I am trying to get specific table (by id) from downloaded html and parse it I´ve tried few ways and my last code is
var url = @"C:\Users\name\Plocha\web.html";
var doc = new HtmlDocument();
doc.Load(url);
string data = "";
int i = 2;
foreach (HtmlNode table in doc.DocumentNode.SelectNodes("//table"))
{
Console.WriteLine($"Found: {table.Id}");
if (table.Id == "formTbl")
{
foreach (HtmlNode row in table.SelectNodes("//tr"))
{
foreach (HtmlNode cell in row.SelectNodes("td"))
{
if (i == 1)
{
data = $"Column:{cell.InnerText}";
i = 2;
}
else if (i == 2)
{
data = $"Row: {cell.InnerText}";
Console.WriteLine(data);
data = "";
i = 1;
}
}
}
}
else
{
Console.WriteLine("Not what we want");
}
}
The problem is that it print all tables from webpage even tho I have specified to continue only if id = formTbl.

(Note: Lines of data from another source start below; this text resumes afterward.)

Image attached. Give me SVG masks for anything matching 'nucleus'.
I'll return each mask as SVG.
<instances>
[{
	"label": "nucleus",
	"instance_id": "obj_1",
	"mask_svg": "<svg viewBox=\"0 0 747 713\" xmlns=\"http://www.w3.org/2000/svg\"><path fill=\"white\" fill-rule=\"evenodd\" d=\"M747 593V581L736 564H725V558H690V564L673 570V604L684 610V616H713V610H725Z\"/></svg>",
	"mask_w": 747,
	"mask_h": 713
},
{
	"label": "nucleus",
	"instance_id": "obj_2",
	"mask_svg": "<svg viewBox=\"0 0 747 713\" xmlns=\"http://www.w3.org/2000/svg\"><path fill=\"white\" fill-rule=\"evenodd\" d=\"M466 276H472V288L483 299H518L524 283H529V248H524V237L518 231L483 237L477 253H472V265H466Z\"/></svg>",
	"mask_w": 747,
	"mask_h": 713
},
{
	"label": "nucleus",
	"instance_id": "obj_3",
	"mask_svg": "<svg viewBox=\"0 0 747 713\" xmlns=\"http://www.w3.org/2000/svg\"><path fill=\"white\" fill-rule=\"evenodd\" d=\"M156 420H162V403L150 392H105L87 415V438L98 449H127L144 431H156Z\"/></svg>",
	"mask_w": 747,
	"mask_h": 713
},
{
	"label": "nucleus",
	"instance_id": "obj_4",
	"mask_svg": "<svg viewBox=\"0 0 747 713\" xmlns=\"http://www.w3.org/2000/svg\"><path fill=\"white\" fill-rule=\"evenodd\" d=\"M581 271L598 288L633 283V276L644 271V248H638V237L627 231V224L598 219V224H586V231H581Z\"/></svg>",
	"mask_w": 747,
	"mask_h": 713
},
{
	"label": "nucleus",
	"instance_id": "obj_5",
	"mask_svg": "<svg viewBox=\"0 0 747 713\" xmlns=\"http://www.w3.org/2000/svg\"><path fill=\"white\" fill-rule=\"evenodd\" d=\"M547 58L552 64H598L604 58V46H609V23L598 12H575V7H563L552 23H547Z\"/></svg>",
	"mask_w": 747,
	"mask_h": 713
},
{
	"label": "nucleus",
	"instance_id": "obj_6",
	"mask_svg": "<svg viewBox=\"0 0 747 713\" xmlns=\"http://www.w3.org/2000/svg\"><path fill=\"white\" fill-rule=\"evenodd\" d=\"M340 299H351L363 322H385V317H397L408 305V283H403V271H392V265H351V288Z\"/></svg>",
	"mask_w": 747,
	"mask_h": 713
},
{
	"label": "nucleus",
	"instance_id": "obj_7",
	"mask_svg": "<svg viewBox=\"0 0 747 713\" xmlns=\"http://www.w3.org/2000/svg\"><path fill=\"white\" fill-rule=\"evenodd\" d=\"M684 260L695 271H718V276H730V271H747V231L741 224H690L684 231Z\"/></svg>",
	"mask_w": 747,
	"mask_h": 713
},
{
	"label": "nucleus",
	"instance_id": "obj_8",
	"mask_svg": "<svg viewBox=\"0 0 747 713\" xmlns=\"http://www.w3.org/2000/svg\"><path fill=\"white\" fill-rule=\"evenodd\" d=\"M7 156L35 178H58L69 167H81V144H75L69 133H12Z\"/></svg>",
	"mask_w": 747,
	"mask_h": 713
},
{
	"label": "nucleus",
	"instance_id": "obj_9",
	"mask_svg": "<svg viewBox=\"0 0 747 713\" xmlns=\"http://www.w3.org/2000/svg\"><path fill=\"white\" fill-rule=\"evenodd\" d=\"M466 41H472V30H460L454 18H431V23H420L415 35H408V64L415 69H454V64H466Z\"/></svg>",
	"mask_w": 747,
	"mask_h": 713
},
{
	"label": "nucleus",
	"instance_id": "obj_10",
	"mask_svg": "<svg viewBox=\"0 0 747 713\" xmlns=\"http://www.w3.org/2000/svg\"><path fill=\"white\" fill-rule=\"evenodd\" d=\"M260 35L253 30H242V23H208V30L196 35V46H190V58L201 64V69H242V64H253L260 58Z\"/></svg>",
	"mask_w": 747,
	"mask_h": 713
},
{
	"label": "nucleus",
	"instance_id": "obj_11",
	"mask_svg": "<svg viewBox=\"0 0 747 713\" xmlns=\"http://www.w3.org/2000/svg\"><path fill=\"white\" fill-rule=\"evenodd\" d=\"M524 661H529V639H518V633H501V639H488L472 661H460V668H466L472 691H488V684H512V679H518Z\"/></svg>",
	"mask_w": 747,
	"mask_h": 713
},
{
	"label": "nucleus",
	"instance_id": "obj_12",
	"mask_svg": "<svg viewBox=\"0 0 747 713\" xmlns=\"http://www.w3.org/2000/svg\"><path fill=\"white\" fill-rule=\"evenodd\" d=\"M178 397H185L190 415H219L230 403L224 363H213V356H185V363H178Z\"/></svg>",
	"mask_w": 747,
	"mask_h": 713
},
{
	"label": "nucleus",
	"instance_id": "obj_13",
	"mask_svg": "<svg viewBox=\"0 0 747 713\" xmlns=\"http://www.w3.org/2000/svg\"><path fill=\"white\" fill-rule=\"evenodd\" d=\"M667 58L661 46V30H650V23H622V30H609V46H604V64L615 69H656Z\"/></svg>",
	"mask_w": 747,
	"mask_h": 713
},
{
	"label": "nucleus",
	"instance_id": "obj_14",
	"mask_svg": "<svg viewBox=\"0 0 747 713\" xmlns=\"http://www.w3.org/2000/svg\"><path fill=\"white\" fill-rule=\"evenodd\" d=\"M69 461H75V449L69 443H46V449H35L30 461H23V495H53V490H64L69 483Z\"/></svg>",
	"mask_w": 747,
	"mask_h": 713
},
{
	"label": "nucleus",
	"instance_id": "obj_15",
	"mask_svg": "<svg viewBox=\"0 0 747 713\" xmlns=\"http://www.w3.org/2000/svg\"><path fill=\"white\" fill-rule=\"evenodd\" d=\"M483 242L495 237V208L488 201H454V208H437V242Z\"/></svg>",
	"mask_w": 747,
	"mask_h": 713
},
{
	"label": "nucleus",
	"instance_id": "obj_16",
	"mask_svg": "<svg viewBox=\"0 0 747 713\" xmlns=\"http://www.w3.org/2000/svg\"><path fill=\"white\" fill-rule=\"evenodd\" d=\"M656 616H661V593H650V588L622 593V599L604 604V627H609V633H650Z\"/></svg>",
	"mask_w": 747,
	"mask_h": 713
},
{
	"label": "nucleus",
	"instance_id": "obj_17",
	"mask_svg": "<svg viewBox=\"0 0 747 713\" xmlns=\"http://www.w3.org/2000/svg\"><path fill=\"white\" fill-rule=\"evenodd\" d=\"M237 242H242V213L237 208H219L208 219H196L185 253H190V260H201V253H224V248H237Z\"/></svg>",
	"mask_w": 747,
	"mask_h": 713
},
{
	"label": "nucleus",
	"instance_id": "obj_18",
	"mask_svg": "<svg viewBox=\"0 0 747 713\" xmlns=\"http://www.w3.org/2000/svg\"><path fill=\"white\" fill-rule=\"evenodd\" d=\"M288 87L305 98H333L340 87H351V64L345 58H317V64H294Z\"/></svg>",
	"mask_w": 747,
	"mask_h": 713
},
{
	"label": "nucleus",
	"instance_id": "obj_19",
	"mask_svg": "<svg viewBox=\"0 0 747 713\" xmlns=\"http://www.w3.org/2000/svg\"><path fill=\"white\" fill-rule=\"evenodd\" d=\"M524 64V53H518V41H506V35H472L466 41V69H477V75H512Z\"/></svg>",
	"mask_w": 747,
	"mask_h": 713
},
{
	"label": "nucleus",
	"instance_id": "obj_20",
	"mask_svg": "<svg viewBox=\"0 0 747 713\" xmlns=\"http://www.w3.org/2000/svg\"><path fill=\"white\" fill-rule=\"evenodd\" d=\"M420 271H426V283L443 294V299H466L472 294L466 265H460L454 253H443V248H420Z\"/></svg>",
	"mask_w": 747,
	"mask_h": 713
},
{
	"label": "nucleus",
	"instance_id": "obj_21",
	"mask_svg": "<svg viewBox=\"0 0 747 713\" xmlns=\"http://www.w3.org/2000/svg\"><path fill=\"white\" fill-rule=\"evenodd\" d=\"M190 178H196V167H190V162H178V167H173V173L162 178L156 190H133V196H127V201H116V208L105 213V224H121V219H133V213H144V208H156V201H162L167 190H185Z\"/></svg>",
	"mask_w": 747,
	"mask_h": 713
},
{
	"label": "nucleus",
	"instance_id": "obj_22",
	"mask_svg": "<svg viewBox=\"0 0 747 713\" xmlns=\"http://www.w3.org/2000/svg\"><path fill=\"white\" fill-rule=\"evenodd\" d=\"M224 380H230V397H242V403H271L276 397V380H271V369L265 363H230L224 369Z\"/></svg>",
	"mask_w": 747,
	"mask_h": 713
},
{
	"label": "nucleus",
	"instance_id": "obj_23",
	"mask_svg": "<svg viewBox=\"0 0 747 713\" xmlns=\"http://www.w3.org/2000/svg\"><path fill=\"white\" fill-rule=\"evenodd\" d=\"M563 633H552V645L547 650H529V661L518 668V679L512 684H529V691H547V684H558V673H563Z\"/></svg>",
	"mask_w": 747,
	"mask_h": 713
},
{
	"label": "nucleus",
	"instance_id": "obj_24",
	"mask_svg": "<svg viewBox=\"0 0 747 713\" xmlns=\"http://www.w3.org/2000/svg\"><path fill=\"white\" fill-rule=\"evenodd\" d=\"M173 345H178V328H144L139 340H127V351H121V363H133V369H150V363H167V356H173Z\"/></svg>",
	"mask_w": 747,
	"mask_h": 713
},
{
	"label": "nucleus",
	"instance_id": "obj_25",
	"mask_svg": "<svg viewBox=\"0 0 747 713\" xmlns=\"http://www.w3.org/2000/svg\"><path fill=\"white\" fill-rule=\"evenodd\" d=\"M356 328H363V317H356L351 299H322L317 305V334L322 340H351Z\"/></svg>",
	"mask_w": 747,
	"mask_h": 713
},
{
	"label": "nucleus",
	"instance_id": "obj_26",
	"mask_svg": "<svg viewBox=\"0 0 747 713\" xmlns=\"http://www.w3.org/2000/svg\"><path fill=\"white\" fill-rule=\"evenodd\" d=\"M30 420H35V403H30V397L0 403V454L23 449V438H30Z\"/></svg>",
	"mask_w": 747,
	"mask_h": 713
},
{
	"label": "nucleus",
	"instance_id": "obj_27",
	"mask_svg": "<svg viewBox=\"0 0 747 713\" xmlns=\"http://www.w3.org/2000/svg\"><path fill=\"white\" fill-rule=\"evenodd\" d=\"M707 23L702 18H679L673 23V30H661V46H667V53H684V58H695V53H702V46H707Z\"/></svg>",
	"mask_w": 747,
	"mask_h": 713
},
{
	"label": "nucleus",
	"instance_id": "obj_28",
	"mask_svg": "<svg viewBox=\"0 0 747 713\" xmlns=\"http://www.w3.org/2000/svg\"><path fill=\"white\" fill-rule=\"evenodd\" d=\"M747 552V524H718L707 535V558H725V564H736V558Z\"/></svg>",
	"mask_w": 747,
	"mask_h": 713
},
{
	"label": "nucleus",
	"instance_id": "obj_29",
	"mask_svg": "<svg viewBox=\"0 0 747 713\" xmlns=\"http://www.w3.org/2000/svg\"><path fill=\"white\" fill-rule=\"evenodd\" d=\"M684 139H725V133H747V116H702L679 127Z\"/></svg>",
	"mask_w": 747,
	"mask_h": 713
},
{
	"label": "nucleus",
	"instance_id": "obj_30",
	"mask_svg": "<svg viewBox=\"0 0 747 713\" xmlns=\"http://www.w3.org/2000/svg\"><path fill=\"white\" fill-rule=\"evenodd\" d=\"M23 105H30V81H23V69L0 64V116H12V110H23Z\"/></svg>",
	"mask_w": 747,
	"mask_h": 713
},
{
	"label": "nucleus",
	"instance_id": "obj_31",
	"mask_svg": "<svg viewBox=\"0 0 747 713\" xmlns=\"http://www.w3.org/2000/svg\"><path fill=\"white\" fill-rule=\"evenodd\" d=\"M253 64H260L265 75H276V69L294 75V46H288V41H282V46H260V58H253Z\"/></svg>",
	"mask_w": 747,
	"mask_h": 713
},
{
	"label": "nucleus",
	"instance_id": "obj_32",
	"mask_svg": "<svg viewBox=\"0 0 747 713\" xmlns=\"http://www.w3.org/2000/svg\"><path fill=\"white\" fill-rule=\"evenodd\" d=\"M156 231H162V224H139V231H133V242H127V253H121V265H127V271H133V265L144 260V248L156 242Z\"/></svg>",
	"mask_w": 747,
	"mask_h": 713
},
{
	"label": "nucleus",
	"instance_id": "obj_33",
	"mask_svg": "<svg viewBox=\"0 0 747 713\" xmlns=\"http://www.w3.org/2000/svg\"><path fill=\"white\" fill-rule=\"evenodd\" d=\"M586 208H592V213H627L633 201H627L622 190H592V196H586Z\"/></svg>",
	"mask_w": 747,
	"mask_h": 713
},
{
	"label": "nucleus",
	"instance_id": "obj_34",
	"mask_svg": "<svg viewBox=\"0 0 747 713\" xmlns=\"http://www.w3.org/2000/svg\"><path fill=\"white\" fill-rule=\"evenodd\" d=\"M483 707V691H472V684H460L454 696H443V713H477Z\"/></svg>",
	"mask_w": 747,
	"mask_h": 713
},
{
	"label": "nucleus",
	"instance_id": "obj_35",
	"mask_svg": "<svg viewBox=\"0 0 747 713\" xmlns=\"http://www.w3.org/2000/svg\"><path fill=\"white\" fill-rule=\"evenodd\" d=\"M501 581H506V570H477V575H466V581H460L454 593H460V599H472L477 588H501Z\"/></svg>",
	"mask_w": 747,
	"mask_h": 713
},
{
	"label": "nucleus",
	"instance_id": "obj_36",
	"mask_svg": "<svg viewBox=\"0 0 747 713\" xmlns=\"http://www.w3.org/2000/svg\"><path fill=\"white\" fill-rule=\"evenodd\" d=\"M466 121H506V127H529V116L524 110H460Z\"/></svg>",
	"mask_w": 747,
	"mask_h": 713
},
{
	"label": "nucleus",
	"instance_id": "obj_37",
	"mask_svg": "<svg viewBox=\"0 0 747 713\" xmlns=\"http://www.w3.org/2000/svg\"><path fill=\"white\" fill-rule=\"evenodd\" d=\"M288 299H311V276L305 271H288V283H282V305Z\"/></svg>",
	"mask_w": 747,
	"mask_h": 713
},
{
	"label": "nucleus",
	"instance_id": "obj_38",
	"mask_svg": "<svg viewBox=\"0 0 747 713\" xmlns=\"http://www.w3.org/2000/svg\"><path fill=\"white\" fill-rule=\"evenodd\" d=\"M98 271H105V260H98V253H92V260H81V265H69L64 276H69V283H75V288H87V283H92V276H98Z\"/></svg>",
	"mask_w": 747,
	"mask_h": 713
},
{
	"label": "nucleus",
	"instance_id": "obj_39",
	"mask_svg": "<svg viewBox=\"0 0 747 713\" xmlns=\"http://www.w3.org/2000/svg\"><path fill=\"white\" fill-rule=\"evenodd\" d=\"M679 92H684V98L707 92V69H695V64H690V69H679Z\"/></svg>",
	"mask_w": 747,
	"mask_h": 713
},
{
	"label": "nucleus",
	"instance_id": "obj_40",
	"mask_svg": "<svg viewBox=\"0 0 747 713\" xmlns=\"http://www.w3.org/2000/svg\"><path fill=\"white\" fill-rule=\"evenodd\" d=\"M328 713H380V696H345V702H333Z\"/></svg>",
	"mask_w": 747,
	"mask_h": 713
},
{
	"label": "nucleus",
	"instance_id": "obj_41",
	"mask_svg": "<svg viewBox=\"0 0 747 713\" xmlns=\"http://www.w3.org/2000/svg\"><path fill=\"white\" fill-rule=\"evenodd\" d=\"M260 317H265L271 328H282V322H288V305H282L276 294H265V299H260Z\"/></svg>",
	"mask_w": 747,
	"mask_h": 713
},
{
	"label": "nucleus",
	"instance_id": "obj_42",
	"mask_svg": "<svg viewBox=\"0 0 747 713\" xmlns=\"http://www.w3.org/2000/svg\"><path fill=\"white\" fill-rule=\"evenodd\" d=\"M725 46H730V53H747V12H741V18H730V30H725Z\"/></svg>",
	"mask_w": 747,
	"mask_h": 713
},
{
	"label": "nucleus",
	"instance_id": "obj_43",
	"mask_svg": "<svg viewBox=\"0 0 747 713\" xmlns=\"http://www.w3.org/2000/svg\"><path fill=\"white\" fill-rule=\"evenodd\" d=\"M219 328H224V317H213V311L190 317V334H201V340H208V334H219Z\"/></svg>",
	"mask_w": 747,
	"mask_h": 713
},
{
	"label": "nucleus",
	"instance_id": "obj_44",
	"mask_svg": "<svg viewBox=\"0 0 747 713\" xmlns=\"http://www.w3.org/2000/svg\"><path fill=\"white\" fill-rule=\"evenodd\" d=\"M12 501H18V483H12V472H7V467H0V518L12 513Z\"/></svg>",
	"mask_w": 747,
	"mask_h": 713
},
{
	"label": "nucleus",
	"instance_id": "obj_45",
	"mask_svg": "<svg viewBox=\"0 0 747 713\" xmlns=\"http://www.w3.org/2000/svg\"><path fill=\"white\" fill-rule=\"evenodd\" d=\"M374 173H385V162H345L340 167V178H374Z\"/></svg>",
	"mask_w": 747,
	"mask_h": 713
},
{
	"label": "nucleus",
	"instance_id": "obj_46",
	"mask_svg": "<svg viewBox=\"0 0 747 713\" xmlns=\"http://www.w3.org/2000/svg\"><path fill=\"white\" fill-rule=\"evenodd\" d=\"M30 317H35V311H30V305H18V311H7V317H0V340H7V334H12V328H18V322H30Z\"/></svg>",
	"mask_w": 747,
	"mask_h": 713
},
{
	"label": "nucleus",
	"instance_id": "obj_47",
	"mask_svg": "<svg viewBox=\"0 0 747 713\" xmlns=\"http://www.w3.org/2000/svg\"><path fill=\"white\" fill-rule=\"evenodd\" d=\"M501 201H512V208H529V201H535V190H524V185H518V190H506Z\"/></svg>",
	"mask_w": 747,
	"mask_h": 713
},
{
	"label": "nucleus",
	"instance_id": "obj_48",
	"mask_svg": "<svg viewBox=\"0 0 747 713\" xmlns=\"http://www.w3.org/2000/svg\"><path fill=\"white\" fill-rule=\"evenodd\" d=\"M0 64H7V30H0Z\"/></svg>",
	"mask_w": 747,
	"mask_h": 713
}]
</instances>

How data looks on table (theres no Name of columns its just two rows, in first row is name of column and in second row is value)
CodePudding user response:
SelectNodes()
takes an XPath
query. Some useful examples here. A particular one that is relevant to your case is this: //book
- Selects all book elements no matter where they are in the document.
This means that instead of using "//tr"
(searches the whole doc), you should look for "tr"
if you want to respect the scope.
You could even use xpath to do the id
searching AND selecting the <tr>
underneath, using a single query:
foreach (var row in doc.DocumentNode.SelectNodes("//table[@id='formTbl']/tr"))
{
// ...do <tr> stuff
foreach (var cell in row.SelectNodes("td"))
{
// ... do <td> stuff
}
}
CodePudding user response:
foreach (var table in doc.DocumentNode.SelectNodes("//table[@id='formTbl']"))
{
foreach (var row in table.SelectNodes("tbody/tr"))
{
Console.WriteLine(row.Id);
foreach (var cell in row.SelectNodes("td"))
{
Console.WriteLine(cell.InnerText);
}
}
}
Problem was that I hasn't used tbody/tr
Thanks to @NPras